Adrian
2 min readSep 19, 2020

--

If one needs to explain ETL and data streaming in terms of cakes and belts to an IT specialist or even to a manger, then something is most probably wrong with the approach (and one should have remained to baking).

There are different business scenarios one needs to consider and the most important requirement is the timeliness of the data - does the business requires real-time data, near real-time data or a few hours or one day of delay is enough? Except the first two scenarios, solutions based on ETL or ELT are enough for most of the demands.

Just because there are new toys in IT, it doesn't mean one needs to acquire the respective tools (unless somebody plays the baby role, and needs the respective toys with any price, and the price is often high in respect to the benefits, especially because the tools need several years to reach the required maturity).

Data streaming might be new, though data integrations based on the SOA and similar technologies are already 20 years old.
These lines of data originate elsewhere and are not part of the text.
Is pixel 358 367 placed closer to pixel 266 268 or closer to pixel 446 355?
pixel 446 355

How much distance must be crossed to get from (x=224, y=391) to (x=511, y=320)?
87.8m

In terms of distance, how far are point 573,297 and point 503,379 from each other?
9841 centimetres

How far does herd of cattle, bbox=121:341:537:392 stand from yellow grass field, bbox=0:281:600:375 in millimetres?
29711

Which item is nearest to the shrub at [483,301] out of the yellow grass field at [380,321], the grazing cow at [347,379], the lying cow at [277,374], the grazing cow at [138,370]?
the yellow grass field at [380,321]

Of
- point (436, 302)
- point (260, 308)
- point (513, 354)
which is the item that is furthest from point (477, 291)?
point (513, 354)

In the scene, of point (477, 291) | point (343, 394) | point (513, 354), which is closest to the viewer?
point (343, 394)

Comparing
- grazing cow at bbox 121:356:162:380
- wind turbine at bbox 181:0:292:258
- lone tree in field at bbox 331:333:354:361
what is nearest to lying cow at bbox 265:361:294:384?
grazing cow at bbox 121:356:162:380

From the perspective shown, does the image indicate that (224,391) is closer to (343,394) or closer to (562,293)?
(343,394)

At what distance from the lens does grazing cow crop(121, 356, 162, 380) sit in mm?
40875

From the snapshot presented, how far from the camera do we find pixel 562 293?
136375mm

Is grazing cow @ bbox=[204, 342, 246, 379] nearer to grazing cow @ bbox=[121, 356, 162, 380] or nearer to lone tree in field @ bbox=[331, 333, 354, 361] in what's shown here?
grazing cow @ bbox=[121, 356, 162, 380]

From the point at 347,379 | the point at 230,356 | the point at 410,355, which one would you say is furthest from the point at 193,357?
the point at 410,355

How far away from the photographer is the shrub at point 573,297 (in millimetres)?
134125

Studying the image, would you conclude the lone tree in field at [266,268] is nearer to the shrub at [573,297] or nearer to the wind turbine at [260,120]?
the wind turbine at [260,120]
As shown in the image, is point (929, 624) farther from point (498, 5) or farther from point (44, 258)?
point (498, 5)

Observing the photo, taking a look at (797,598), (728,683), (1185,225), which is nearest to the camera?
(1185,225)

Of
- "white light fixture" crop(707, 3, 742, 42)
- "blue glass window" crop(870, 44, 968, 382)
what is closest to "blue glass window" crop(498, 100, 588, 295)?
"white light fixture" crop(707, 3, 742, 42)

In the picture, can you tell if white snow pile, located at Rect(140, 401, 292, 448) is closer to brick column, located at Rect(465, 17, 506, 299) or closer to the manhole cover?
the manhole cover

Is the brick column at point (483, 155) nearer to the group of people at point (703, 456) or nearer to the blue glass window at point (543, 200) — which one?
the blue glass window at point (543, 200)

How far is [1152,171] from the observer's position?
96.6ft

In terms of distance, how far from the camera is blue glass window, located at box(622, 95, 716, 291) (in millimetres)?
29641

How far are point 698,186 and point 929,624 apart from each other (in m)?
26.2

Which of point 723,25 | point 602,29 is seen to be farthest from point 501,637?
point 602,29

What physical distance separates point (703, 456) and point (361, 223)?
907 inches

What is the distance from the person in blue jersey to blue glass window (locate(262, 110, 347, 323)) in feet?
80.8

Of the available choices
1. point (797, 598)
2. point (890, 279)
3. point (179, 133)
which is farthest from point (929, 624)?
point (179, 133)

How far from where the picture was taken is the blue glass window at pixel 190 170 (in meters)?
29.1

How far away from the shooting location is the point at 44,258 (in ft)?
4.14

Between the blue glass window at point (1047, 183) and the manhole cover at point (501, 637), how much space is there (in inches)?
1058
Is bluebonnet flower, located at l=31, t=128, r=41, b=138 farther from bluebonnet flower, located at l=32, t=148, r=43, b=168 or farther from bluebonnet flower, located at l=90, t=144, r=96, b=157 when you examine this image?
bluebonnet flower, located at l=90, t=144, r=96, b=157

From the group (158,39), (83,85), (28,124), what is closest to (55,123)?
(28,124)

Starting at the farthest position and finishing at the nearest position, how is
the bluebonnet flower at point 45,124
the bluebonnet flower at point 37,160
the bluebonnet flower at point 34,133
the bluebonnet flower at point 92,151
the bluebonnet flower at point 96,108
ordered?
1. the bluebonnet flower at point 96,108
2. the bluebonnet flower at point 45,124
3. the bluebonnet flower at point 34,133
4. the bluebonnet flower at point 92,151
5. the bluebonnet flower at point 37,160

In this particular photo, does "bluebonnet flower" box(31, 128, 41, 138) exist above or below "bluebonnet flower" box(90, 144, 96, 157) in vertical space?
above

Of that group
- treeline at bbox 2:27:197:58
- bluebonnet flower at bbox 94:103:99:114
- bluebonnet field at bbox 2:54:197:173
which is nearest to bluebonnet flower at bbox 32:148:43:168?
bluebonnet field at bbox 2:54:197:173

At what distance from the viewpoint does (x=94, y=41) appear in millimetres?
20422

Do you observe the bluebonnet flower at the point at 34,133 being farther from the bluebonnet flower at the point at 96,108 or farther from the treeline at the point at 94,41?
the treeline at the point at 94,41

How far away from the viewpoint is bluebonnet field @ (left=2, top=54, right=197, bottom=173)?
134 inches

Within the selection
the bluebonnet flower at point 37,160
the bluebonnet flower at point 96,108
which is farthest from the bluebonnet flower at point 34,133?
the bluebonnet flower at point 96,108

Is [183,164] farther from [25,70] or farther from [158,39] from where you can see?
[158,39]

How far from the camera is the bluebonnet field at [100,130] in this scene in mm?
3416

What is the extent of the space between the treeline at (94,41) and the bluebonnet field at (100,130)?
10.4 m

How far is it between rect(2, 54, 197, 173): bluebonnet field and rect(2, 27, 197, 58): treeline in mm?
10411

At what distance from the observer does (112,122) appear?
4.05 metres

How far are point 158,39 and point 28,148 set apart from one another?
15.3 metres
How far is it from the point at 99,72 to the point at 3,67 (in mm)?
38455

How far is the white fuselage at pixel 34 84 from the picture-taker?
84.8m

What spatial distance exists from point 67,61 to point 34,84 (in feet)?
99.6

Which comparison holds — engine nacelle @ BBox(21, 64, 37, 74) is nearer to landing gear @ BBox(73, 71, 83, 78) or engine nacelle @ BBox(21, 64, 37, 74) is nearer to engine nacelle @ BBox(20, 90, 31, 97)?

Comparing data streaming with SOA makes more sense, as they seem to support similar usage scenarios. SOA is great when implemented correctly, though most of the integrations imply some challenges (data quality, troubleshooting, costs, data and process coverage) with no benefit for the BI/Analytics scenarios.

ETL and ELT are more appropriate for data warehousing, BI/Analytics or Data Science because one has enough flexibility, the costs are relatively small and the required resources are easier to acquire. Sure, the two architectures have their limitations, though the changes are higher to reach the objectives.

One of the important lessons to be learned in IT is "even if you can, it doesn't mean you should". Just because you can use data streaming, it doesn't mean you should use it in each scenario where data integration or simply data movement is needed. There are business scenarios in which a given architecture is appropriate and others in which is not. That's the challenge for many specialists - which tool fits the best to a given scenario.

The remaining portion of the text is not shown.